IV No entanto, para grande surpresa da Ré, vem o Tribunal da Relação sustentar o seu Acórdão num suposto erro-vício na vontade negocial do Autor relativamente à tipologia do imóvel. Com efeito, diz-nos o ponto II do sumário do Acórdão que: “II. O comprador que, na visita prévia realizada ao imóvel juntamente com as informações obtidas (essenciais na formação da sua vontade de comprar) recepcionou um espaço onde estava a ser explorado um alojamento temporário para turistas, com seis quartos, quando, na realidade, não possuía licença municipal que autorizava essa actividade e principalmente não é possível obter licença de utilização para habitação de um T6 mas apenas de um T1, formou, com erro vício, a sua vontade negociar, causado por dolo omissivo.” V Essa essencialidade da tipologia – conceito e matéria sobre a qual nos debruçaremos adiante –, apesar de abordada em sede de audiência de julgamento, não foi articulada pelo Autor como fundamento da sua pretensão e por isso não foi sujeita ao contraditório da Ré.

Não tendo sido a Ré confrontada com esse facto de modo a que lhe fosse possível tomar uma posição processual sobre o mesmo, pelo que, com essa decisão, o Acórdão ora recorrido violou grosseiramente o estipulado no Artigo 5o n° 2 do CPC.

*O que fazer*.
Transcreva na íntegra o excerto acima sobre o acórdão do Tribunal da Relação, sem alterar nenhuma palavra ou sinal.

(Excertos de conjuntos de dados anotados com caixas)

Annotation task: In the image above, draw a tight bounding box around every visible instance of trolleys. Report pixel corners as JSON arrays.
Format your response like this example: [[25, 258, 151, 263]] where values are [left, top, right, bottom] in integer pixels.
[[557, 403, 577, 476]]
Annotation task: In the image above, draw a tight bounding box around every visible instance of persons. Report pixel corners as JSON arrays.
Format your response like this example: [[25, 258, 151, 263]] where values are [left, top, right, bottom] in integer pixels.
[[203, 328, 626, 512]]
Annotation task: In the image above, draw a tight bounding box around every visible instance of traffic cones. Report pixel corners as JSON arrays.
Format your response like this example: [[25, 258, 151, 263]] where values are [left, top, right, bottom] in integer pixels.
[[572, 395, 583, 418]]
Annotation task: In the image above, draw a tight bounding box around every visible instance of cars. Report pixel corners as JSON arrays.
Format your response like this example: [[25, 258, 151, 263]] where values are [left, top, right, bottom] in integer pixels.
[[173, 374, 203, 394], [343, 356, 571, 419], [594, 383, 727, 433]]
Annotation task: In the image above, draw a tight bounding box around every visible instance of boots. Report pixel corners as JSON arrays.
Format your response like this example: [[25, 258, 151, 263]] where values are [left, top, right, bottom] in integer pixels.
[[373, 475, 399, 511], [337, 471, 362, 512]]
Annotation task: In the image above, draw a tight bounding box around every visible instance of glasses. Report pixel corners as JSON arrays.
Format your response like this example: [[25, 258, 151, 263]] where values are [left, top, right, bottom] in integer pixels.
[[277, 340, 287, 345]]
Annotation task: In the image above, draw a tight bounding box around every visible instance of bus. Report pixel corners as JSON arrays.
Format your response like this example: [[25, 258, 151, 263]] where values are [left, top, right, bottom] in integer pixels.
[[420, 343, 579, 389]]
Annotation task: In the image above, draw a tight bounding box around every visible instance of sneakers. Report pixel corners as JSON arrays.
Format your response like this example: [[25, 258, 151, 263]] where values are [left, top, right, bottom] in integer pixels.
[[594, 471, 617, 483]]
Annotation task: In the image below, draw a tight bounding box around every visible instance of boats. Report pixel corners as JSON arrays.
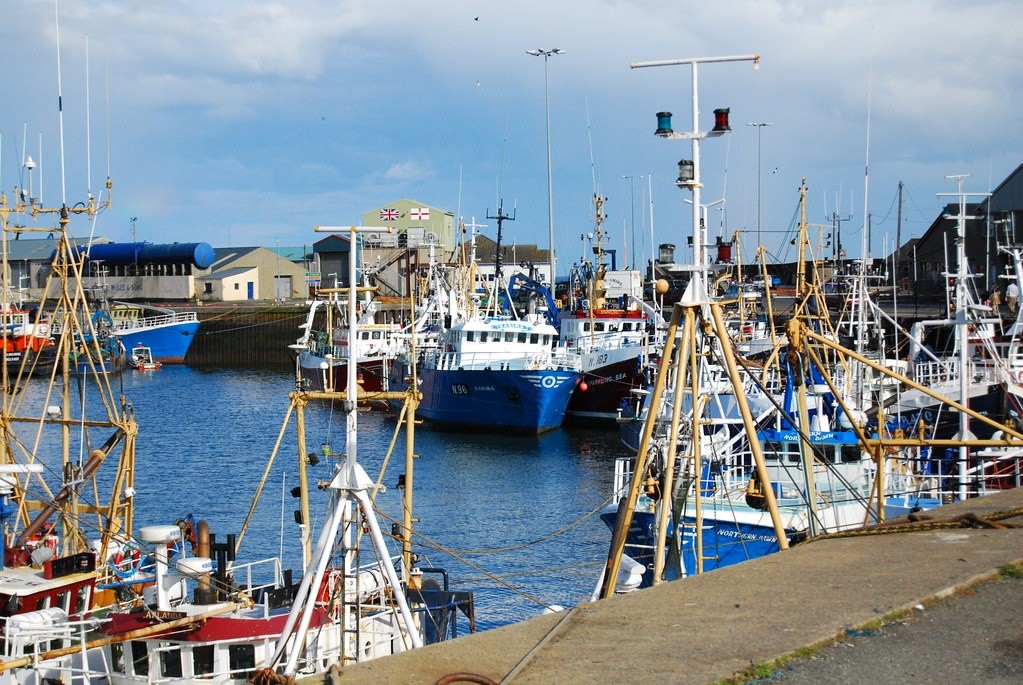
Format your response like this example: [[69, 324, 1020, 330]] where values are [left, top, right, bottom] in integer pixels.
[[599, 56, 1023, 588], [0, 260, 206, 377], [0, 0, 479, 685], [289, 99, 653, 439]]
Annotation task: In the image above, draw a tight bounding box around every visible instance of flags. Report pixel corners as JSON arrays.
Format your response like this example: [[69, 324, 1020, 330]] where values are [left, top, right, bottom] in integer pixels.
[[411, 207, 430, 220], [380, 208, 399, 221]]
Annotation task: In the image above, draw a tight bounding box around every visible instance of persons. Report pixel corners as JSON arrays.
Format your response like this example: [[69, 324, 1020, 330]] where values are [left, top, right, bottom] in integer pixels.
[[1005, 280, 1018, 318], [990, 281, 1002, 314]]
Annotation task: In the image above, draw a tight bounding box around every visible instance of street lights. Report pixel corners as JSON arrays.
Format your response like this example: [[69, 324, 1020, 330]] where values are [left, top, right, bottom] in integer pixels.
[[526, 46, 568, 302]]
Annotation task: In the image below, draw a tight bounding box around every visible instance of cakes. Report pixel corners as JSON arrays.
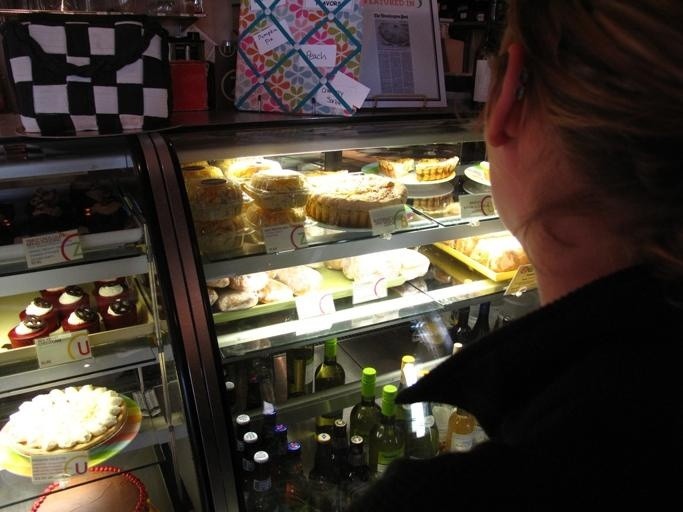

*Solução do exercício*.
IV No entanto, para grande surpresa da Ré, vem o Tribunal da Relação sustentar o seu Acórdão num suposto erro-vício na vontade negocial do Autor relativamente à tipologia do imóvel. Com efeito, diz-nos o ponto II do sumário do Acórdão que: “II. O comprador que, na visita prévia realizada ao imóvel juntamente com as informações obtidas (essenciais na formação da sua vontade de comprar) recepcionou um espaço onde estava a ser explorado um alojamento temporário para turistas, com seis quartos, quando, na realidade, não possuía licença municipal que autorizava essa actividade e principalmente não é possível obter licença de utilização para habitação de um T6 mas apenas de um T1, formou, com erro vício, a sua vontade negociar, causado por dolo omissivo.” V Essa essencialidade da tipologia – conceito e matéria sobre a qual nos debruçaremos adiante –, apesar de abordada em sede de audiência de julgamento, não foi articulada pelo Autor como fundamento da sua pretensão e por isso não foi sujeita ao contraditório da Ré.

Não tendo sido a Ré confrontada com esse facto de modo a que lhe fosse possível tomar uma posição processual sobre o mesmo, pelo que, com essa decisão, o Acórdão ora recorrido violou grosseiramente o estipulado no Artigo 5o n° 2 do CPC.